Aspirin is approximately 26 times more acidic than ibuprofen in terms of the equilibrium constant. At equal concentrations, aspirin produces significantly more H₃O⁺ in solution than ibuprofen [1].
Q2.1 — Ranking wine acids (2 marks)
Ranking by pKa₁ (strongest to weakest): Tartaric acid (pKa₁ 2.98) > Citric acid (pKa₁ 3.13) > Malic acid (pKa₁ 3.46) [1 for correct order, 1 for citing pKa values as justification]. Note: lower pKa = stronger acid.
Q2.2 — First ionisation and diprotic pKa reasoning (3 marks)
First ionisation of tartaric acid: HA + H₂O ⇌ A⁻ + H₃O⁺ (where HA = C₂H₂(OH)₂(COOH)COO⁻ simplified) [1].
pKa₁ < pKa₂ because: after the first proton is donated, the conjugate base A⁻ carries a negative charge that stabilises the remaining –COOH group through electrostatic inductive effects, making the second proton harder to remove [1]. The negatively charged A⁻ opposes the formation of the doubly-charged A²⁻; more energy is required (the equilibrium lies further left for the second ionisation) [1].
Q2.3 — NaHCO₃ and tartaric acid (2 marks)
Yes — tartaric acid (pKa₁ 2.98) is stronger than H₂CO₃ (pKa 6.4). The reaction proceeds left to right [1].

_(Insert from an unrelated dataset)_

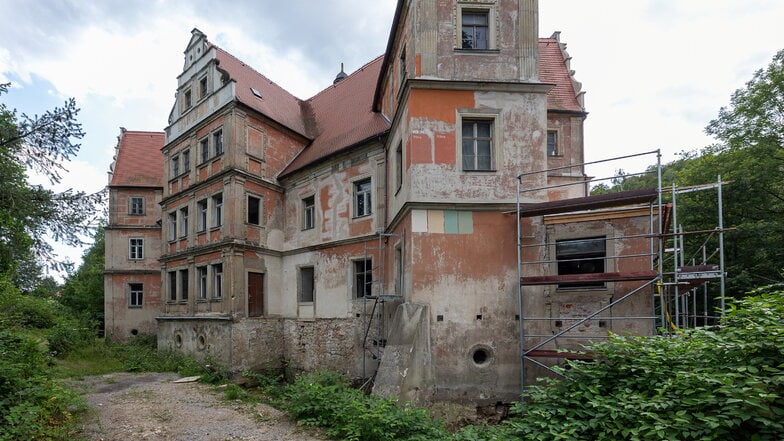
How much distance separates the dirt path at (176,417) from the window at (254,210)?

Ionic equation: C₄H₅O₆⁻ (tartrate) + HCO₃⁻ + H⁺ → C₄H₅O₆²⁻ + H₂O + CO₂(g) [simplified net ionic: RCOOH + HCO₃⁻ → RCOO⁻ + H₂O + CO₂] [1].
Q3 — Cause-and-effect chain (5 marks)
Effect 1: Chlorine withdraws electron density inductively through the C–C sigma bonds toward the carboxyl group, reducing electron density on the oxygen atoms of –COO⁻. [1]

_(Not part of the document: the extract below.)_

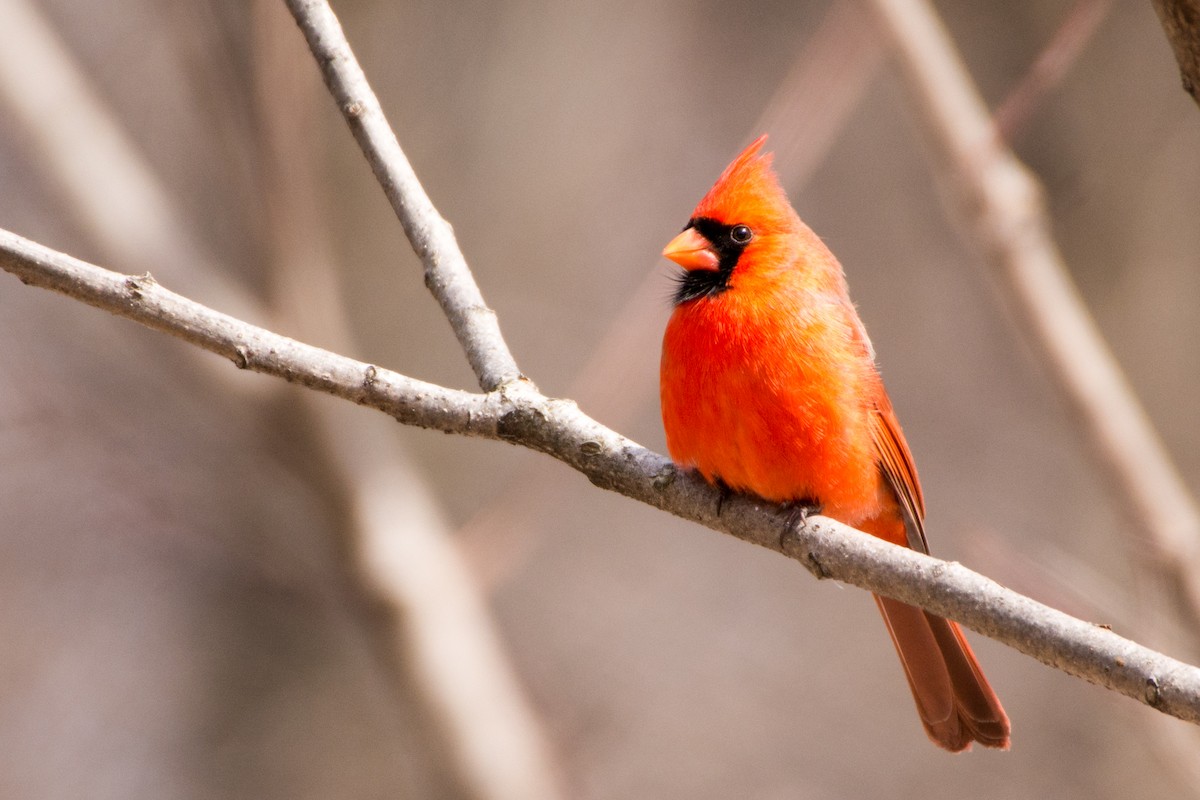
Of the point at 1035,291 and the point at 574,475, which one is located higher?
the point at 1035,291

Effect 2: The resulting conjugate base (ClCH₂COO⁻) has its negative charge better stabilised/dispersed (less concentrated on the oxygens) compared to CH₃COO⁻. [1]
Effect 3: A more stable conjugate base is a weaker base — the equilibrium ClCH₂COOH + H₂O ⇌ ClCH₂COO⁻ + H₃O⁺ lies further to the right → Ka is larger. [1]
3.4: A second Cl atom provides an additional inductive electron-withdrawal effect, stabilising the conjugate base even more than one Cl [1]. The cumulative effect of two Cl atoms withdrawing electron density further stabilises CHCl₂COO⁻, making it an even weaker base, further increasing Ka and lowering pKa [1].
Q4.1 — Glycine zwitterion ionisations (3 marks)
The carboxyl group acts as a Brønsted–Lowry acid: –COOH + H₂O ⇌ –COO⁻ + H₃O⁺ [1].
The amino group acts as a Brønsted–Lowry base: –NH₂ + H₂O ⇌ –NH₃⁺ + OH⁻ [1].
At pH 7.4, both groups are ionised — the carboxyl has donated its proton (–COO⁻) and the amino has accepted a proton (–NH₃⁺), forming the zwitterion ⁺NH₃–CH₂–COO⁻ [1].
Q4.2 — Protonation state at pH 7.4 (2 marks)
The pKa of the carboxyl group of glycine is 2.35. At pH 7.4, the pH is much greater than the pKa (7.4 >> 2.35) [1]. When pH > pKa, the equilibrium HA ⇌ A⁻ + H⁺ lies heavily to the right — the deprotonated form (–COO⁻) overwhelmingly predominates. The carboxyl group is fully deprotonated at pH 7.4 [1].